TASK INPUTS:
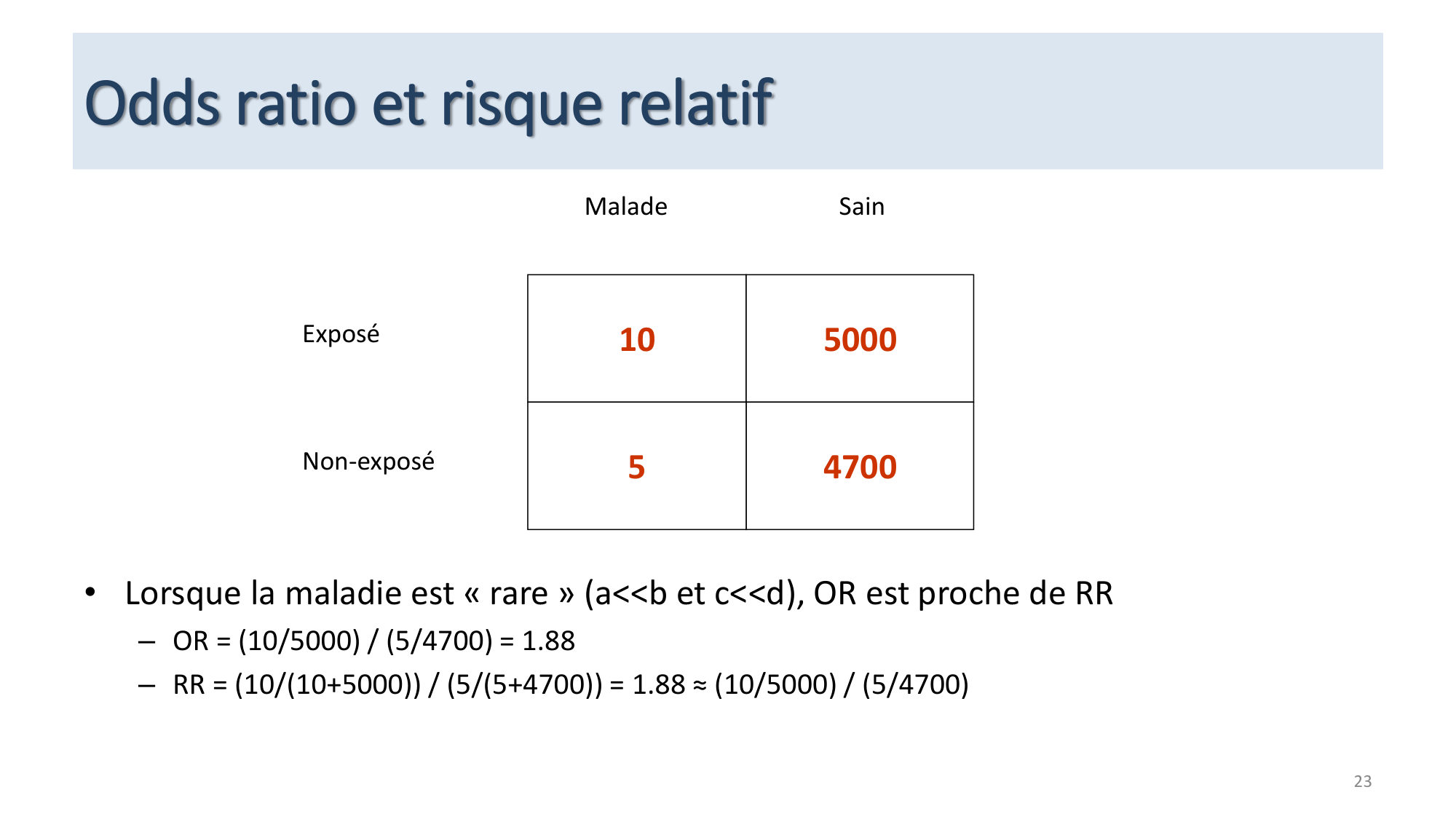 Odds ratio et risque relatif

|  | Malade | Sain |
|---|---|---|
| Exposé | 10 | 5000 |
| Non-exposé | 5 | 4700 |

• Lorsque la maladie est « rare » (a<<b et c<<d), OR est proche de RR
– OR = (10/5000) / (5/4700) = 1.88
– RR = (10/(10+5000)) / (5/(5+4700)) = 1.88 ≈ (10/5000) / (5/4700)

23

TASK INSTRUCTIONS:
Before copying, set the pictures aside; then reproduce each entry above exactly.

RESULT OF THE TASK:
 Odds ratio et risque relatif

|  | Malade | Sain |
|---|---|---|
| Exposé | 10 | 5000 |
| Non-exposé | 5 | 4700 |

• Lorsque la maladie est « rare » (a<<b et c<<d), OR est proche de RR
– OR = (10/5000) / (5/4700) = 1.88
– RR = (10/(10+5000)) / (5/(5+4700)) = 1.88 ≈ (10/5000) / (5/4700)

23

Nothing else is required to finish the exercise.